A assombrosa descoberta de que este poder também abriga "bandidos" (poucos, é verdade!) caiu como uma bomba no quase intocável e muito pouco investigado Poder Judiciário.
Aliem-se a este tópico as palavras da Ministra Eliana Calmon, que soaram com insulto para muitos. Palavras que deveriam, todavia não foram recebidas como desejada oportunidade de catarse para a maioria. Lamentavelmente!
O fato de 39 juízes terem sido investigados pela Polícia Federal em grandes operações na última década revela que a toga não deve ser colocada acima de qualquer suspeita (ressalte-se que dos 39 investigados, apenas 2 foram condenados e só um está em prisão – prisão domiciliar, no “aconchego” residencial, diga-se de passagem!).
E por falar em toga, muito ainda há no que se avançar.
Especialmente em Alagoas.
Aqui em nosso estado vivenciamos o escabroso escândalo do esquema do DPVAT, com mais de 22 milhões de reais sendo fraudulentamente desviados mediante “aporte” “logístico” e “intelectual” com a suposta participação de alguns magistrados alagoanos, advogados e servidores públicos.
Sobre este caso reina um silêncio quase ensurdecedor de tão abjeto e repulsivo.
Entre as instituições que bradaram contra o descalabro do desvio de recursos do DPVAT em Alagoas, a OAB fez seu papel cidadão de realizar “faxina” interna.
Na OAB defendemos os advogados. Mas não compactuamos com quem desonra a advocacia!
Não que defendamos punição por mera pressão popular ou midiática. Mas é fato que precisamos de punição quando os autos são lastreados e carreados em robusto cipoal de provas.
E no caso do escândalo do DPVAT parece que esta realidade se configura, não para nossa alegria, regozijo ou comemoração.
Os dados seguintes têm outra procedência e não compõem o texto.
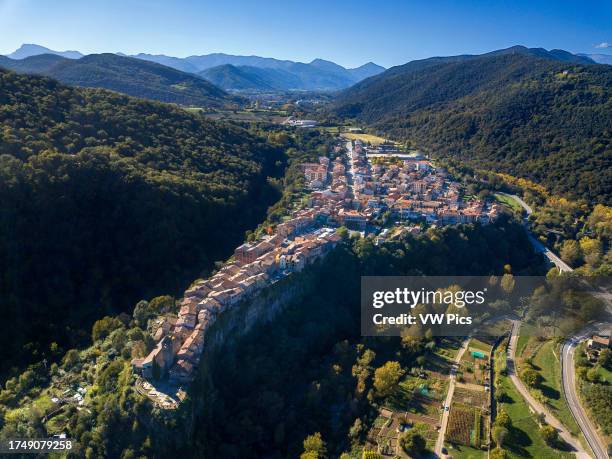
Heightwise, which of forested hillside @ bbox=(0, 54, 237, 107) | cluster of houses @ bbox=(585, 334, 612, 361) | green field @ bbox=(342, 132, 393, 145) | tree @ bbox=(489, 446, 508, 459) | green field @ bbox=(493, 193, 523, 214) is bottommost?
tree @ bbox=(489, 446, 508, 459)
Mas qual o porquê de não assistirmos ao julgamento e, se provada a culpa, à legítima e legal punição dos magistrados envolvidos neste caso ocorrido nestas terras caetés?
Com a palavra, a Corregedoria do nosso Tribunal de Justiça!
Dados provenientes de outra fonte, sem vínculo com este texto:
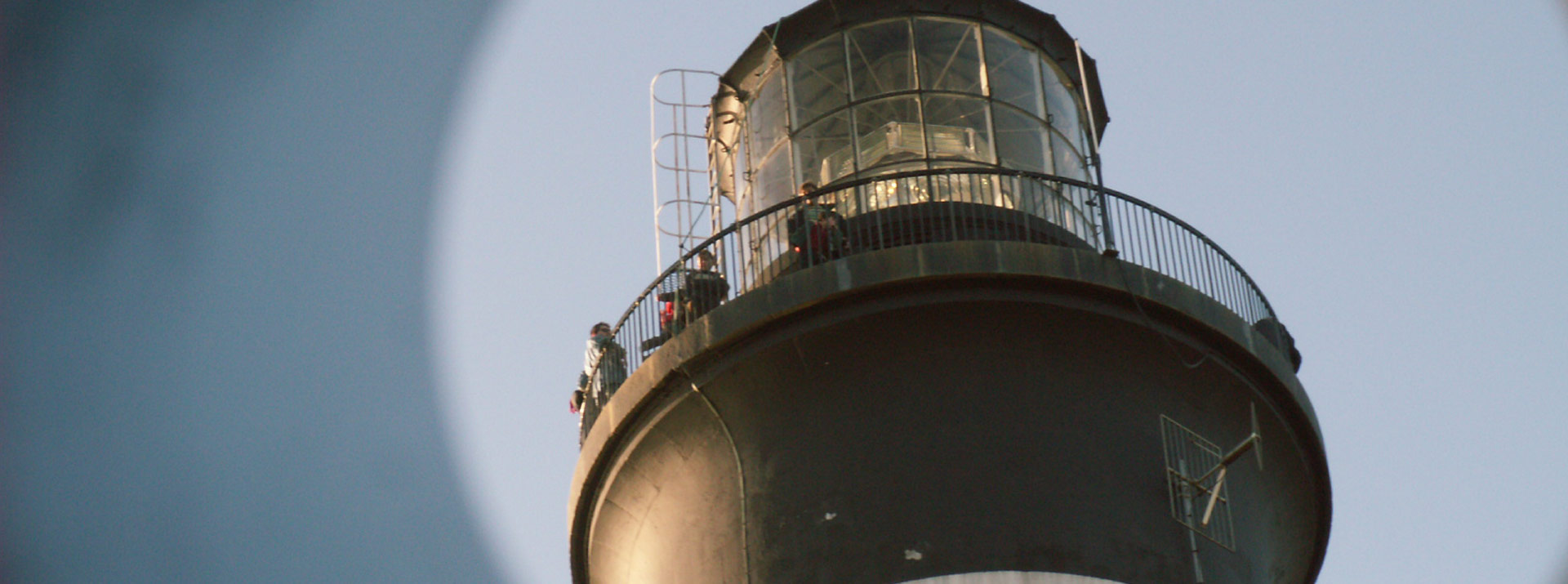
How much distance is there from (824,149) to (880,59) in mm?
1237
Até agora o que se especula é que o Poder Judiciário alagoano pouco irá avançar rumo a punição dos envolvidos, talvez punindo um único juiz.
Juiz este já aposentado com proventos integrais.
Esperamos que esta especulação não se confirme, pois a confiança que depositamos na magistratura é enorme e precisa ser sólida.
Nosso Judiciário não pode se apequenar para defender interesses que não sejam o da lisura, o da probidade e o da decência.
É impossível que tal esquema tivesse a participação somente de advogados.
Impossível!
E é notícia corrente o envolvimento de juízes no desvio destes recursos.
A toga precisa demonstrar e simbolizar muitas coisas, entre elas a justiça. Não obstante, de nada adiante uma justiça arrogante, desonesta e oportunista.
A justiça se revela na humildade com que ganha as ruas e os recônditos mais longínquos de nosso estado com serenidade, seriedade, rigor e retidão.
Caso contrário, a toga continuará sendo respeitada e temida, mais pelo mal que pode fazer ao cidadão do que pelo bem que deveria representar.
Que nosso Tribunal de Justiça siga o exemplo de nossa OAB Alagoas e faça, dentro da transparência e da garantia do direito de defesa, o expurgo de seus ramos doentes e contaminados pelo mal da corrupção e da leviandade.
Porém, mais que isso, que nosso Tribunal siga o caminho de instância máxima de JUSTIÇA que deve ser.
Este é seu dever! Esta é sua missão!
Quero crer e torço para que alcancemos este ideal.